TASK TO CARRY OUT:
Set down a faithful copy of every record, and skip the pictures in it.

--------------------

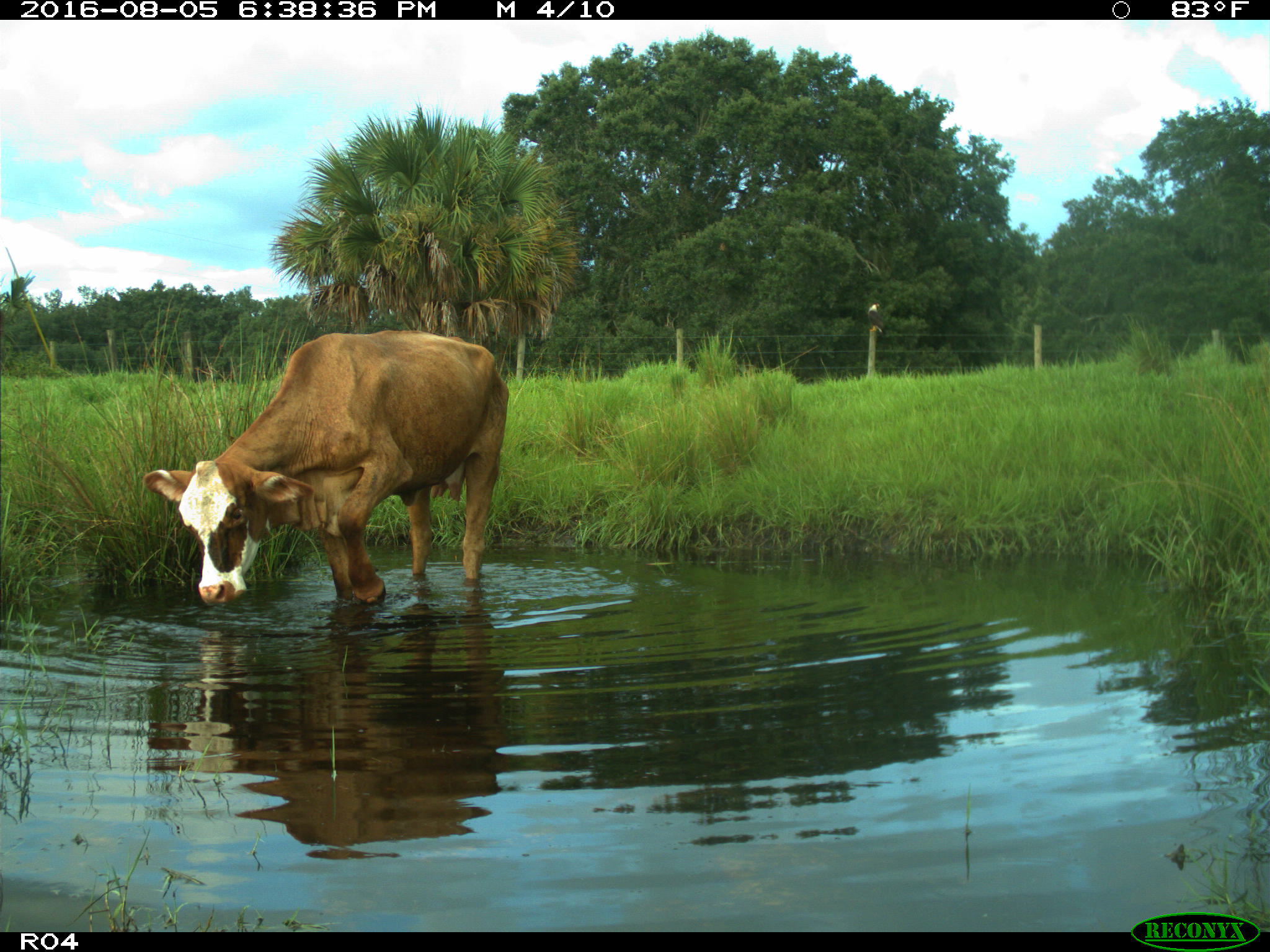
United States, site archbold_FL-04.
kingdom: Animalia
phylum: Chordata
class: Mammalia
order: Artiodactyla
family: Bovidae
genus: Bos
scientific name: Bos taurus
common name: domestic cow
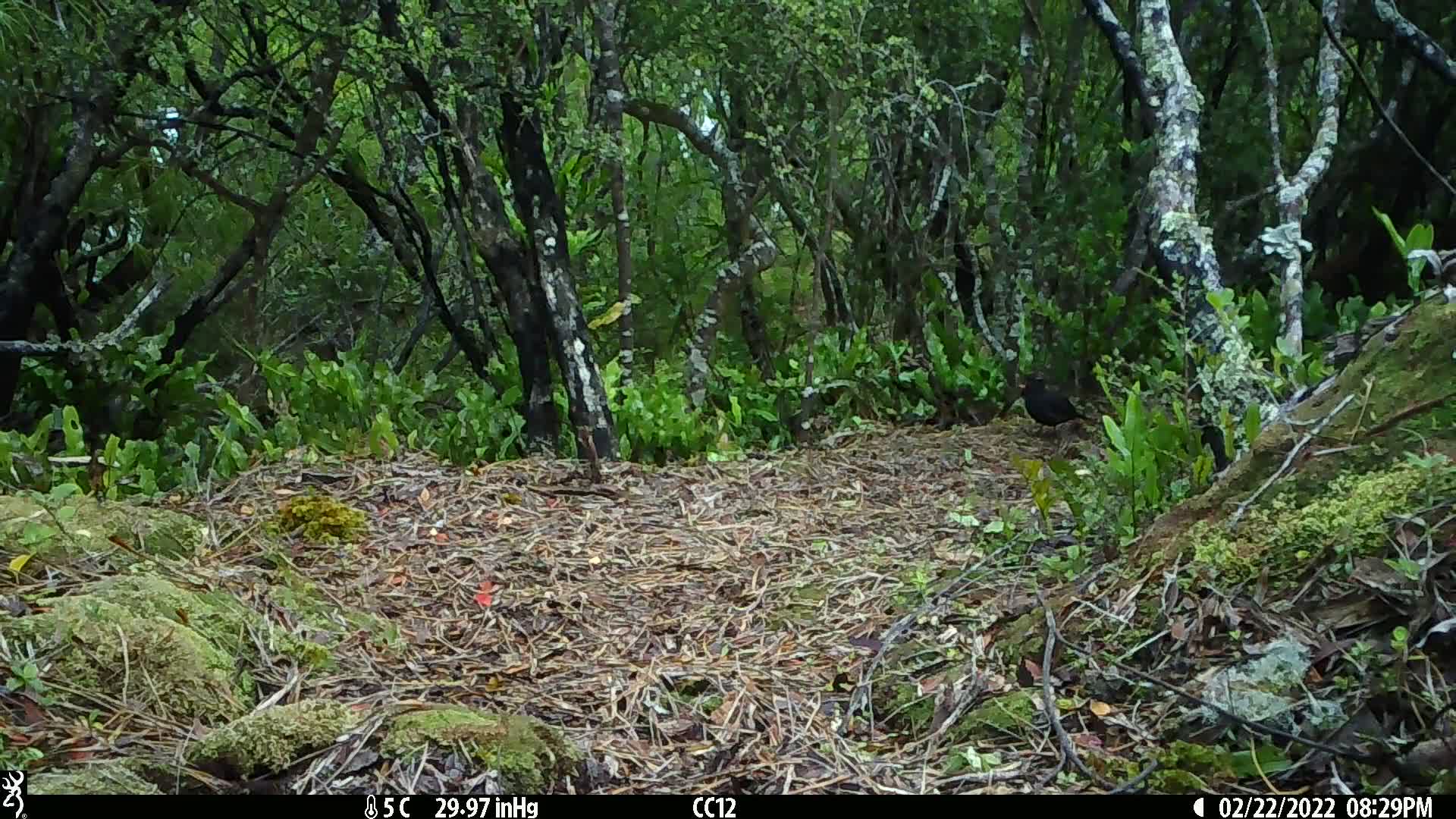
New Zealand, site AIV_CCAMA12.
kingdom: Animalia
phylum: Chordata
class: Aves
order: Passeriformes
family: Turdidae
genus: Turdus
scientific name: Turdus merula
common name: eurasian blackbird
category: blackbird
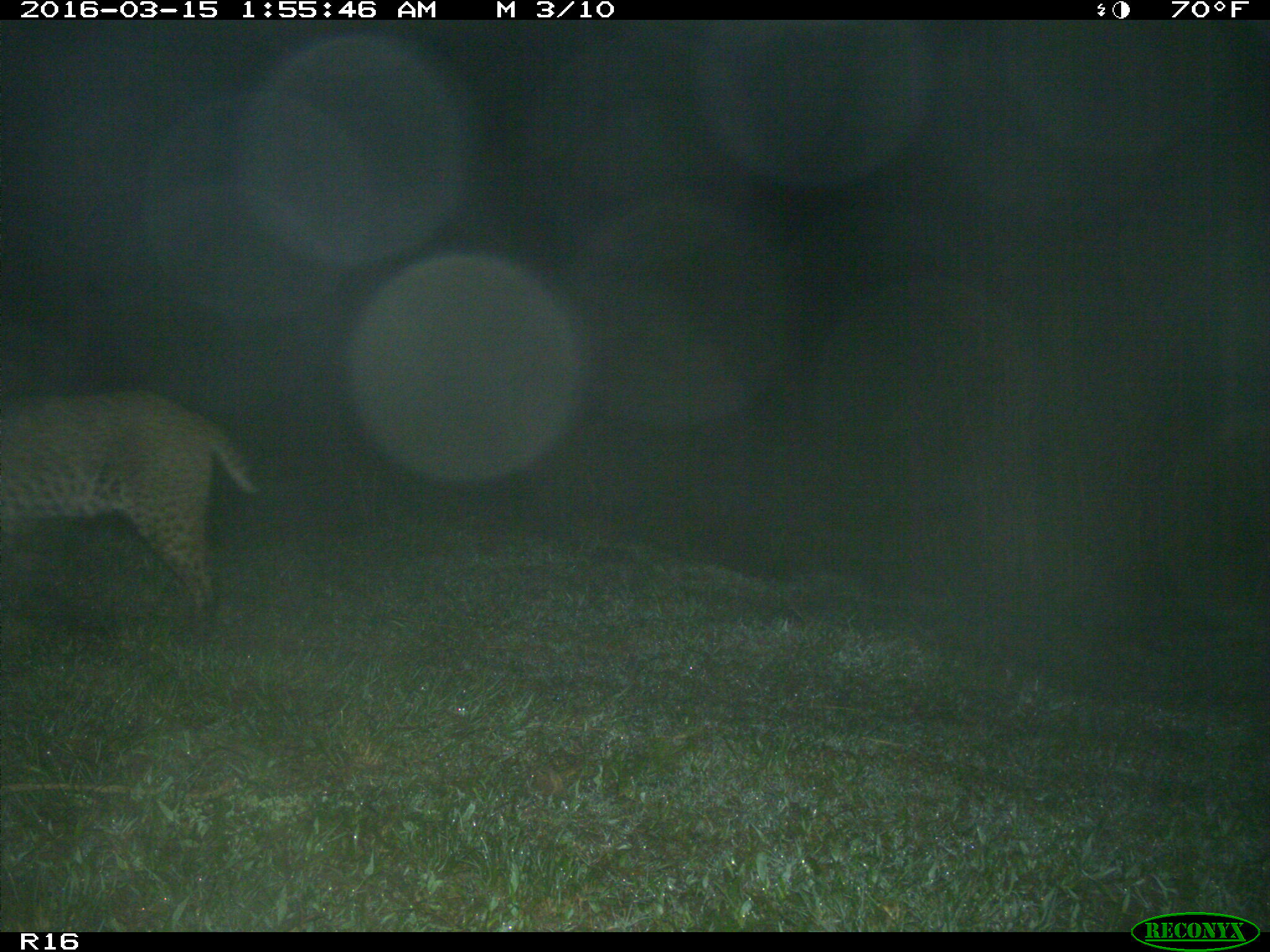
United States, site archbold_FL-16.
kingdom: Animalia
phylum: Chordata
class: Mammalia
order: Carnivora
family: Felidae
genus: Lynx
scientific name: Lynx rufus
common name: bobcat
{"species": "Lynx rufus (bobcat)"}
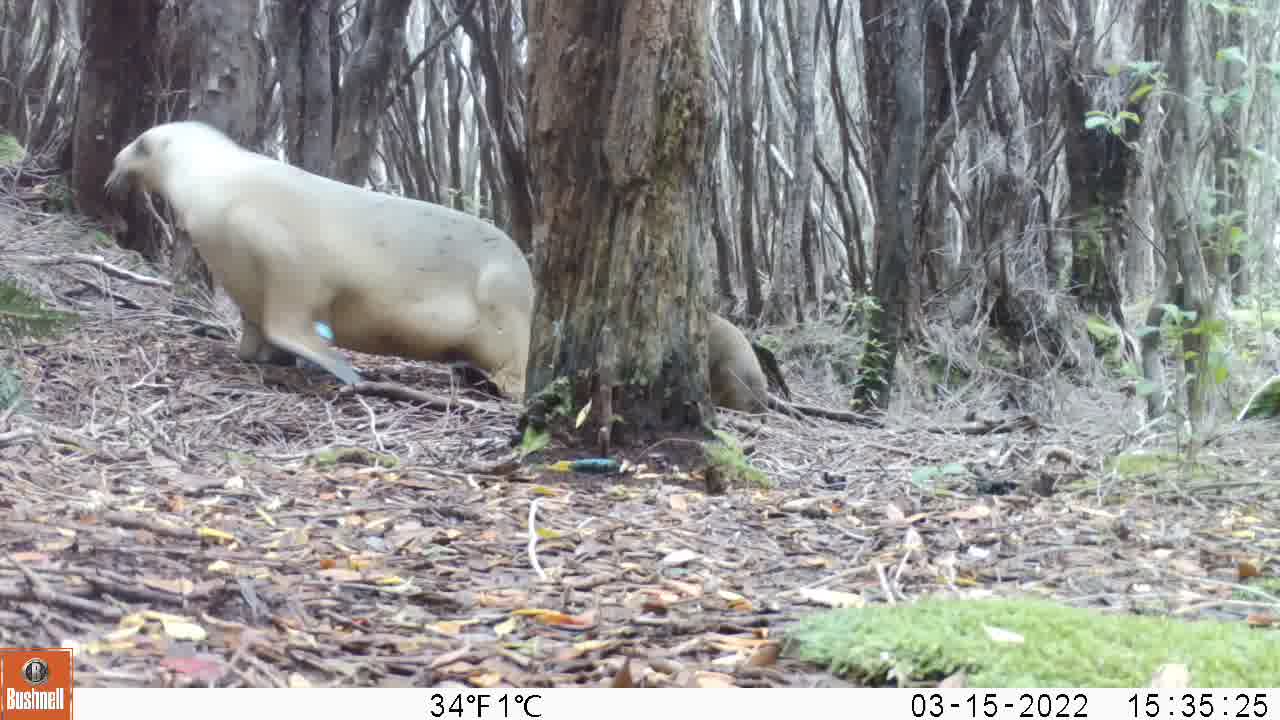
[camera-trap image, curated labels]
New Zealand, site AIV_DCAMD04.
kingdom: Animalia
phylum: Chordata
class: Mammalia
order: Carnivora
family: Otariidae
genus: Phocarctos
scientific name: Phocarctos hookeri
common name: new zealand sea lion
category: sealion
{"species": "sealion (new zealand sea lion) (Phocarctos hookeri)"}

--------------------

YOUR SOLUTION:
United States, site archbold_FL-04.
kingdom: Animalia
phylum: Chordata
class: Mammalia
order: Artiodactyla
family: Bovidae
genus: Bos
scientific name: Bos taurus
common name: domestic cow
New Zealand, site AIV_CCAMA12.
kingdom: Animalia
phylum: Chordata
class: Aves
order: Passeriformes
family: Turdidae
genus: Turdus
scientific name: Turdus merula
common name: eurasian blackbird
category: blackbird
United States, site archbold_FL-16.
kingdom: Animalia
phylum: Chordata
class: Mammalia
order: Carnivora
family: Felidae
genus: Lynx
scientific name: Lynx rufus
common name: bobcat
{"species": "Lynx rufus (bobcat)"}
[camera-trap image, curated labels]
New Zealand, site AIV_DCAMD04.
kingdom: Animalia
phylum: Chordata
class: Mammalia
order: Carnivora
family: Otariidae
genus: Phocarctos
scientific name: Phocarctos hookeri
common name: new zealand sea lion
category: sealion
{"species": "sealion (new zealand sea lion) (Phocarctos hookeri)"}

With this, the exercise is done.